Anole lizards in the Caribbean possessed large toepads akin to those that helped their ancestors survive Hurricanes Irma and Maria in 2017. Moreover, numerous species of lizards found in the Neotropics, an area stretching from Brazil through Central America to Florida in the United States that is prone to hurricanes, also have larger toepads, according to a study published in PNAS last month.
This new study builds on an earlier one from the same team that found that Hurricanes Irma and Maria had caused a shift in the anole population (Anolis scriptus) on two Caribbean islands towards members that had larger toepads.
“Our best guess is that these toe pads are helping lizards hold on tight during a storm,” says Dr. Colin M. Donihue, an evolutionary ecologist at Washington University in St. Louis, in the U.S., and a co-author of the study. “And it seems like there’s enough of an advantage to having a large toepad that just allows you to survive and pass on those large toepad genes to your next generation.”
In 1898, an early record of the effect of a short, high-impact event on natural selection was made by Hermon Bumpus at Brown University in the United States. He reported that an unusually harsh storm had favoured the survival of certain house sparrows over others. Some other research groups have noted such rapid evolution events in Galápagos finches due to El Niño, a polar vortex–driven changes in green anoles, and earthquake–guided divergence of freshwater stickleback from their oceanic ancestors. Given the serendipitous nature of recording animal data before and after an often unpredictable natural event, these sorts of studies are not abundant.
It was a result of being “in the right place, at the right time,” says Donihue, who was conducting fieldwork for an entirely different conservation project in 2017 on the Turks and Caicos Islands—specifically, the Pine Cay and Water Cay. Donihue and his colleagues spent their time walking around the islands, ensnaring anoles with the help of two-metre-long poles with little adjustable lassos at the end. They would walk back to their hotel with the lizards in a cloth bag, photograph and measure them, and release the lizards back where they had been found.
Within a week of their leaving the islands, Hurricane Irma hit the Caribbean and parts of the southern United States. Hurricane Maria followed soon after. Since the team had fortuitously collected data before, they were able to go back and analyse the surviving lizard population. The remaining anoles had larger toepads compared to the baseline group that the team had observed before the hurricanes.

Work task: In the anole toepad passage, starting at "Within a week" and ending at "before the hurricanes.", write the text again with "baseline" substituted by "reference".

Records from a data source:
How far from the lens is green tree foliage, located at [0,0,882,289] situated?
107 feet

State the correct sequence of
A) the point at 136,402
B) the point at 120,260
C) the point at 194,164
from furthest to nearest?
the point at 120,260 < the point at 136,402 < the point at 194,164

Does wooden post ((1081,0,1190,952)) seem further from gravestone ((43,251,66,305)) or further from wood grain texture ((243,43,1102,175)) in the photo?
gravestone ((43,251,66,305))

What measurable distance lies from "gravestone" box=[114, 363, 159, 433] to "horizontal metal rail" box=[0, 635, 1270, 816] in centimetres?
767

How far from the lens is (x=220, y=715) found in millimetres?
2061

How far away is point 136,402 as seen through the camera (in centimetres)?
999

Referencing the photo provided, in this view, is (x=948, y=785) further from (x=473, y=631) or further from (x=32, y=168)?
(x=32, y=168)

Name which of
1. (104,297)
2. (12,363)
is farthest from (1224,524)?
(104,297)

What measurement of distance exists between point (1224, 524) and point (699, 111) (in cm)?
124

---

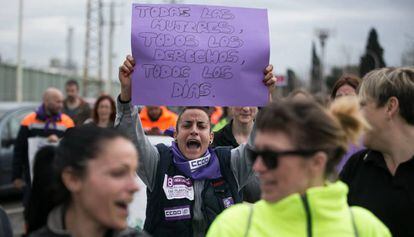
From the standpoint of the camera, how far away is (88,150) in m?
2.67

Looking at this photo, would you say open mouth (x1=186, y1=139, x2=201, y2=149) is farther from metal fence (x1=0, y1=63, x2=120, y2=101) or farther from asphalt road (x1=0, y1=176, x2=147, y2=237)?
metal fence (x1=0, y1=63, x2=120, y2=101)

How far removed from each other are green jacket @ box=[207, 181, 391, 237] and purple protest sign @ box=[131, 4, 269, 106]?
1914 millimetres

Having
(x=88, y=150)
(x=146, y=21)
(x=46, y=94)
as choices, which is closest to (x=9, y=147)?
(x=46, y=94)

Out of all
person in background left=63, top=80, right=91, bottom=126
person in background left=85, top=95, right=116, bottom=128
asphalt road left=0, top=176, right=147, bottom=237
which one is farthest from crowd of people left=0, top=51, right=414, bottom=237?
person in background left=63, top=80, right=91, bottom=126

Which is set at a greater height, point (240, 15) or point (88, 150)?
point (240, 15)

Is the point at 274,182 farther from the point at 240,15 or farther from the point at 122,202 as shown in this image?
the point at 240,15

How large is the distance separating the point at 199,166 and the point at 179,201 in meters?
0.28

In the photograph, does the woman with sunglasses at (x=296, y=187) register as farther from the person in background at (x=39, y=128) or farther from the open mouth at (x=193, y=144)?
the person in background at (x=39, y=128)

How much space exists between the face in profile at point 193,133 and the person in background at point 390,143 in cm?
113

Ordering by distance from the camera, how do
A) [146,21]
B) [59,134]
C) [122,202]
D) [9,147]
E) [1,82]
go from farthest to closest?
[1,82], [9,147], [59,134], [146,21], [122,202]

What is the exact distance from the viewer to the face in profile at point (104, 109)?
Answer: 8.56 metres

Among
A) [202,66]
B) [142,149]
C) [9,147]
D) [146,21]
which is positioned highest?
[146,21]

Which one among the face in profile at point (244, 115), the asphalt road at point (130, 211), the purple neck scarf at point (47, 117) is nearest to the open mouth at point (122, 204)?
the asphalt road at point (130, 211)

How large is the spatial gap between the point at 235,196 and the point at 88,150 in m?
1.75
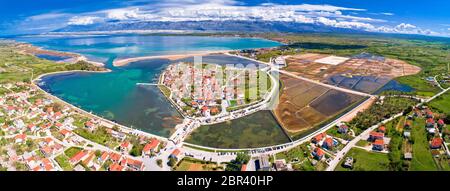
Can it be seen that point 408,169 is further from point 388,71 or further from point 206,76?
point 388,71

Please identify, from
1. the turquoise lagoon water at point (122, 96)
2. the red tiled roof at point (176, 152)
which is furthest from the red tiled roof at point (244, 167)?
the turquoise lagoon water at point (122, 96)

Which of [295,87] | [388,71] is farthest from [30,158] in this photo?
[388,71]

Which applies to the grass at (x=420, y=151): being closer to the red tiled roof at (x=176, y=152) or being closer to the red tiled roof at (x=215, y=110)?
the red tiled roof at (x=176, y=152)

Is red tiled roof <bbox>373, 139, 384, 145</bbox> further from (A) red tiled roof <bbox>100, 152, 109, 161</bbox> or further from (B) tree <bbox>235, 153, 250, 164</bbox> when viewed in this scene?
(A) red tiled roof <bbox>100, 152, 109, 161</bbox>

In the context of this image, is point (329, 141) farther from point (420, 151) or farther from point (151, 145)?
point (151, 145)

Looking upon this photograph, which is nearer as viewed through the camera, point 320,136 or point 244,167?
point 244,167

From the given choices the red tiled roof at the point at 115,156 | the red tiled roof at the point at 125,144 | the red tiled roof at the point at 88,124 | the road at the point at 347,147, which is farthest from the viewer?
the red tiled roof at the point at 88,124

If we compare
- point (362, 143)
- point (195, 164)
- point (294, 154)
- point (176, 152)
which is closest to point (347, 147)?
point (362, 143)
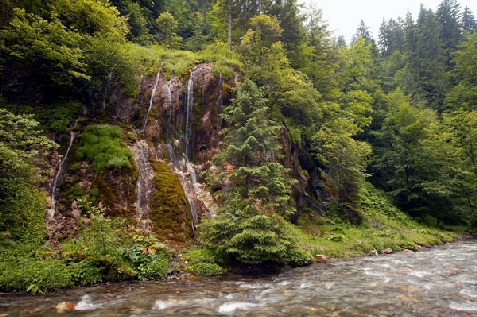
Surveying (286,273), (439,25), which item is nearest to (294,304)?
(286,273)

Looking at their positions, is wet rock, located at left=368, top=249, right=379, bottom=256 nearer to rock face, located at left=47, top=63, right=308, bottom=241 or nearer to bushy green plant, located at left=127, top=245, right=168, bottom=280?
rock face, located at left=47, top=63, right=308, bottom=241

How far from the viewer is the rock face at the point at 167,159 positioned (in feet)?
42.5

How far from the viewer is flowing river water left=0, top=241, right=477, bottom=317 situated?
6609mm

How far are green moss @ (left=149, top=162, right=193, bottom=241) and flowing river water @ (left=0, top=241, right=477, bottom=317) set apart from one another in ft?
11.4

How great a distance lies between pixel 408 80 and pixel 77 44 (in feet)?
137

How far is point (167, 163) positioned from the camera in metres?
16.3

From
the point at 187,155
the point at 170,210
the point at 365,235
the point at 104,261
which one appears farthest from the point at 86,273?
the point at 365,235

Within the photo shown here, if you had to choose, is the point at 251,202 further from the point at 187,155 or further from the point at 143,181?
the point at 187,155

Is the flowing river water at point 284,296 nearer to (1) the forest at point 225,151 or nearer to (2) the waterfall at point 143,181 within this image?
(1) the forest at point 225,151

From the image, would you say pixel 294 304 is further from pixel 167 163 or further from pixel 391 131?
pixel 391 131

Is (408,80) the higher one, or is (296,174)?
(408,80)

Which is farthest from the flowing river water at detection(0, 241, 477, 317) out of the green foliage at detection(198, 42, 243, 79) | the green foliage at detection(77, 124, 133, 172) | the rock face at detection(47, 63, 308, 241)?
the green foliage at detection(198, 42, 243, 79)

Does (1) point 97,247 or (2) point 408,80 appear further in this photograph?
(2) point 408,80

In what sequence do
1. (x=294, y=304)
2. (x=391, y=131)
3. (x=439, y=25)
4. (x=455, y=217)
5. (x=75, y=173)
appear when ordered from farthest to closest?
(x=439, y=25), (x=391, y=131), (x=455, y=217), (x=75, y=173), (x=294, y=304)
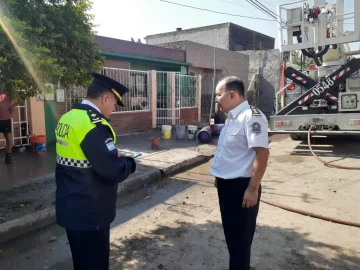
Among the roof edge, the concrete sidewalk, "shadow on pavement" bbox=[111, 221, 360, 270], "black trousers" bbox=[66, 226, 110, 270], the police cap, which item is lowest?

==

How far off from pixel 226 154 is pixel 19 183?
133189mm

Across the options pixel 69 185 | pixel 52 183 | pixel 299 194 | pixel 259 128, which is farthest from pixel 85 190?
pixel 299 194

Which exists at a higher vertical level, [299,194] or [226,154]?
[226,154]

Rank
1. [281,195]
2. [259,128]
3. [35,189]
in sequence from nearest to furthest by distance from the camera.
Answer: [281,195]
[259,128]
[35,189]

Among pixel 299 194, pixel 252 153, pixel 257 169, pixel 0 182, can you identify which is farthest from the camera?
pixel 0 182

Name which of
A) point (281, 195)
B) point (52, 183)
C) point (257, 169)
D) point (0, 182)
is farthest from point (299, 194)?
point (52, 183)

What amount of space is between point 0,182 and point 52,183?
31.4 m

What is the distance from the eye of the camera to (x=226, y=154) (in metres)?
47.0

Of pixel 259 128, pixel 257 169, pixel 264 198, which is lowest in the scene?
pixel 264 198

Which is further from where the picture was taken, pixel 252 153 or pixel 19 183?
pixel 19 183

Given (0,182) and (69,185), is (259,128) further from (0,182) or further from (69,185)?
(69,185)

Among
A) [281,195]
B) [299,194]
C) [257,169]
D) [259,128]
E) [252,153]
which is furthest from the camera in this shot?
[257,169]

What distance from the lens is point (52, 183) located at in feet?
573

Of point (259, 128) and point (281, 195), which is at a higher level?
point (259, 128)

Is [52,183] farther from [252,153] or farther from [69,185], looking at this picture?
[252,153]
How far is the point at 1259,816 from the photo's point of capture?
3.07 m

Answer to this exercise:
Within a week of their leaving the islands, Hurricane Irma hit the Caribbean and parts of the southern United States. Hurricane Maria followed soon after. Since the team had fortuitously collected data before, they were able to go back and analyse the surviving lizard population. The remaining anoles had larger toepads compared to the reference group that the team had observed before the hurricanes.